Vous pensiez que les retards de projets comme Stargate venaient seulement des puces et des transformateurs électriques ? Détrompez-vous. The Guardian rapporte qu'un nouvel obstacle monte en puissance : des propriétaires qui ne veulent pas céder leur monde pour accélérer celui de l’IA.

Les refus qui bloquent les data centers

Mervin Raudabaugh, 86 ans, en Pennsylvanie, a écarté 15,7 millions de dollars pour ses quelque 105 hectares, soit près de 148 000 dollars l'hectare. Il a préféré vendre les droits de développement pour moins de 2 millions à un fonds de préservation agricole. Au Kentucky, Ida Huddleston a reçu une offre de 33 millions pour ses 260 hectares, liée à un méga-projet de 2,2 gigawatts. Cinq voisins ont fait de même, dont un invité à choisir son prix.

En Wisconsin, un autre exploitant a dit non à 80 millions le mois dernier. Ars Technica note que ces cas se multiplient dans les zones rurales, où les terrains attirent pour leur électricité bon marché et leur eau abondante. Le cabinet Hines Research prévoit quelque 16 000 hectares nécessaires d'ici cinq ans, doublant la capacité actuelle.

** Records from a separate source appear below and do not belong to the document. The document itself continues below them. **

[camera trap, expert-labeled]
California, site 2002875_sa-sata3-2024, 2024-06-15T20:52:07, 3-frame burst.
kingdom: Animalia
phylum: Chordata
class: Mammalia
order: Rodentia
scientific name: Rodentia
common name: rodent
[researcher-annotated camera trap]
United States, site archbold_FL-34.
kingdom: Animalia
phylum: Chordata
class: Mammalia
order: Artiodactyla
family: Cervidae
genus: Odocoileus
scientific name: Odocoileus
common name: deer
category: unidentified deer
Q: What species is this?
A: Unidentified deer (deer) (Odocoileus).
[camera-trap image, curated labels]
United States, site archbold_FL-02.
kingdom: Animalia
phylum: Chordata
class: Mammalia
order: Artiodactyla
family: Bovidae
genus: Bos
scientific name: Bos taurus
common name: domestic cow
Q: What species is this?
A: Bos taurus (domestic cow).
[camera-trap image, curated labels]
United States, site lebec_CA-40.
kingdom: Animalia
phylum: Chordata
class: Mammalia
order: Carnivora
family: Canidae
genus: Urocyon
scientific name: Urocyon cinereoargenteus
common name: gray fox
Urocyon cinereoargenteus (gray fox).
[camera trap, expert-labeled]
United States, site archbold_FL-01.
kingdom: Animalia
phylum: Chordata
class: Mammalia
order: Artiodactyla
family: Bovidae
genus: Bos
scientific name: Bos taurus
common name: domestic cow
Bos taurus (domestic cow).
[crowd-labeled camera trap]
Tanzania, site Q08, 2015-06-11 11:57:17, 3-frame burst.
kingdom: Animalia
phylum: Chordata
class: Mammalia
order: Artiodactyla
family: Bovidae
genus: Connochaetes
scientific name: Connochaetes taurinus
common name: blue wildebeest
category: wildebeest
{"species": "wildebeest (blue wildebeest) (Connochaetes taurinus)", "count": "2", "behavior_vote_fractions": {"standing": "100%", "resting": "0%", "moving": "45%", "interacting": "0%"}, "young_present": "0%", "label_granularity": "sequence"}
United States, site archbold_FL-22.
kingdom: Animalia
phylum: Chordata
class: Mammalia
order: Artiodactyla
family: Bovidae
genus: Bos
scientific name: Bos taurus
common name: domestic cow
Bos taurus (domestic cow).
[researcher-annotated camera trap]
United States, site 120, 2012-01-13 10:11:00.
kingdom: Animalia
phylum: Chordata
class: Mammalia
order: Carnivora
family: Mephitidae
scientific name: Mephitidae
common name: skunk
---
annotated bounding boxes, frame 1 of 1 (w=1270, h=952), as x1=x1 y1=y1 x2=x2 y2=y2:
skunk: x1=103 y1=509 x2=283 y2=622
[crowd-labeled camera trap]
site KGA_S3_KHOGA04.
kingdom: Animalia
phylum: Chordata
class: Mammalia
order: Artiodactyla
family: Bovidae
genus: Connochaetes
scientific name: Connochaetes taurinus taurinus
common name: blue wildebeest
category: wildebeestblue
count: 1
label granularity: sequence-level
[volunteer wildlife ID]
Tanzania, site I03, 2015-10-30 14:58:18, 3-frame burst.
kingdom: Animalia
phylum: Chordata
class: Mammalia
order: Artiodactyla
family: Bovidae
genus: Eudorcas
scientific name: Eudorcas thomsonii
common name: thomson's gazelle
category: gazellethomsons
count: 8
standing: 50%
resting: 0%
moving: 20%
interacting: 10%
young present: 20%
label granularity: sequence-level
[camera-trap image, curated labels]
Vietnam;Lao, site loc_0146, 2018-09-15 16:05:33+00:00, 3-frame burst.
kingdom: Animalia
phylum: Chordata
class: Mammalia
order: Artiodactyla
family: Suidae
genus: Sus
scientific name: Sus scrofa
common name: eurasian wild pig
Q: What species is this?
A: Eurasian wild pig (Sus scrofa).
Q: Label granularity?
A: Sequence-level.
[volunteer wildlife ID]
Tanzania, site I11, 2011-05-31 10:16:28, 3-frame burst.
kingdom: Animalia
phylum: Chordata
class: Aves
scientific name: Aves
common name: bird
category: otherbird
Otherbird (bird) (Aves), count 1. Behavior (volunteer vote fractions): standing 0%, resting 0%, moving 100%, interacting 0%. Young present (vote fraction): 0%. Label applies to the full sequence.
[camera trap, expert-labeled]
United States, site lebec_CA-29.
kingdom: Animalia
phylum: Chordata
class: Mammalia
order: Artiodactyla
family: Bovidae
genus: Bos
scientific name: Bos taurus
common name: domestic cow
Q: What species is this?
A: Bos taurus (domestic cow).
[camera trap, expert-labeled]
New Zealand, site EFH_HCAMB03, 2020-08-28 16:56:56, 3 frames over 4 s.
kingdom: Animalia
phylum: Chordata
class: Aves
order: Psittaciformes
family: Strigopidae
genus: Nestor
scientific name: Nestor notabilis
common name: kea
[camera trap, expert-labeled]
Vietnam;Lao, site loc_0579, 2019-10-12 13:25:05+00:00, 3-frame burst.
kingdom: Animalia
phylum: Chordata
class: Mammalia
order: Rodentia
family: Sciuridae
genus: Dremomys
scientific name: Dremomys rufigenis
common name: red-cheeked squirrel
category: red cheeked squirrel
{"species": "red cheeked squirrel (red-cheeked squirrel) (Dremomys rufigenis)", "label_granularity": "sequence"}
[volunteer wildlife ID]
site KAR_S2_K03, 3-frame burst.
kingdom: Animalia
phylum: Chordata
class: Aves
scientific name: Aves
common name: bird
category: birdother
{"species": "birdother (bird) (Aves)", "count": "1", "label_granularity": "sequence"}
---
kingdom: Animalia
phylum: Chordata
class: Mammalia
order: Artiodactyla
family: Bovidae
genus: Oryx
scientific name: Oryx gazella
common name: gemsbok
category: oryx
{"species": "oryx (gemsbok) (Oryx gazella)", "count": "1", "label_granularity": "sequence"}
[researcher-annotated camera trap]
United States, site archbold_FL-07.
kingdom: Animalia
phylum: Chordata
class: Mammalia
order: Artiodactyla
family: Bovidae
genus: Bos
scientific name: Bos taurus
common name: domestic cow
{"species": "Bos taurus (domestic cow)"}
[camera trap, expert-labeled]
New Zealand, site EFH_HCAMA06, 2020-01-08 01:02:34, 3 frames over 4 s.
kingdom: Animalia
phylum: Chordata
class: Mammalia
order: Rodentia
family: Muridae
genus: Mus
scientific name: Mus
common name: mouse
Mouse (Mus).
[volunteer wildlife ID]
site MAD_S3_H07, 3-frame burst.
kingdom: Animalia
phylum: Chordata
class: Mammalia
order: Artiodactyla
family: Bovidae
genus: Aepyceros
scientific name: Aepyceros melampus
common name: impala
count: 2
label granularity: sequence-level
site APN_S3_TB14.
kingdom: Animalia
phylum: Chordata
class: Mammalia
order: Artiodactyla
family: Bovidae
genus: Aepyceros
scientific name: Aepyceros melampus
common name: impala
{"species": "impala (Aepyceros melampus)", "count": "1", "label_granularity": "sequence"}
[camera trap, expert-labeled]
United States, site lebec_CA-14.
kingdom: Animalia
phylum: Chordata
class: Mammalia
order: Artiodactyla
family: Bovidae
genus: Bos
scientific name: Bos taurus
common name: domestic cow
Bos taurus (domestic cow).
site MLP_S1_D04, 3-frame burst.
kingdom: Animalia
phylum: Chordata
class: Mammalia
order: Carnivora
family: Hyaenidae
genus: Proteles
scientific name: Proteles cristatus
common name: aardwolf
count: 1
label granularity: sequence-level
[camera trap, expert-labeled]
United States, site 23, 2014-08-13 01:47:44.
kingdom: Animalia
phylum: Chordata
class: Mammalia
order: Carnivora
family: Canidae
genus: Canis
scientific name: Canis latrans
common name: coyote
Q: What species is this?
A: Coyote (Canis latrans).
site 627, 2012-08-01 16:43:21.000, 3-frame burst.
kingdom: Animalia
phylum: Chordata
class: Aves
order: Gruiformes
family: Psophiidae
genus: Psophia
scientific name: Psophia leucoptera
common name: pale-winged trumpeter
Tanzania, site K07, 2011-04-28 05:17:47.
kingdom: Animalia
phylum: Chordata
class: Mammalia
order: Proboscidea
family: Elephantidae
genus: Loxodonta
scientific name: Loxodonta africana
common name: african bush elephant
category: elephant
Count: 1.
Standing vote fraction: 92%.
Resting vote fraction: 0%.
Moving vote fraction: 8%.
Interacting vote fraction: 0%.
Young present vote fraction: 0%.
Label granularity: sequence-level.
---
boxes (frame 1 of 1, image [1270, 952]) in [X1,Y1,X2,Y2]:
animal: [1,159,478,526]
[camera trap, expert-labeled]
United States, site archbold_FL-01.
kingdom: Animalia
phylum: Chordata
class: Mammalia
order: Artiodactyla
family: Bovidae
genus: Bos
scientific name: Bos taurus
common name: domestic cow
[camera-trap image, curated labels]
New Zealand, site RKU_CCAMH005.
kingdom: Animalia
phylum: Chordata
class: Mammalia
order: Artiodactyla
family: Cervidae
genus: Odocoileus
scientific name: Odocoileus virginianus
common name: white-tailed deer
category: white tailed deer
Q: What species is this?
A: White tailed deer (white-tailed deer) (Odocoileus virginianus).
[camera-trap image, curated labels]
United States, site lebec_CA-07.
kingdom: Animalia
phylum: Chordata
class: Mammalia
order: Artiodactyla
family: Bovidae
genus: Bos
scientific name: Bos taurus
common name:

Ces choix ne relèvent pas du caprice : ils défendent un mode de vie et alertent sur les ravages. Les data centers pompent des gigawatts d'électricité, épuisent les nappes phréatiques et fragmentent les habitats naturels, au moment où les faillites agricoles explosent aux États-Unis. L'enjeu va plus loin : vendre gonfle les prix fonciers, rendant impossible l'accès aux terres pour les jeunes agriculteurs.

Timothy Grosser, 75 ans, a repoussé 8 millions puis un « nommez votre prix », pour continuer à chasser et élever du bétail sur sa ferme familiale. Les promoteurs agitent emplois et recettes fiscales, mais les sceptiques y voient une illusion : 1 000 emplois en construction pour 50 postes permanents, dans des comtés en dépeuplement. Face à la pénurie de capacité de calcul — OpenAI en sait quelque chose — ces blocages rappellent les limites physiques de l'IA : sans terre, pas de serveurs.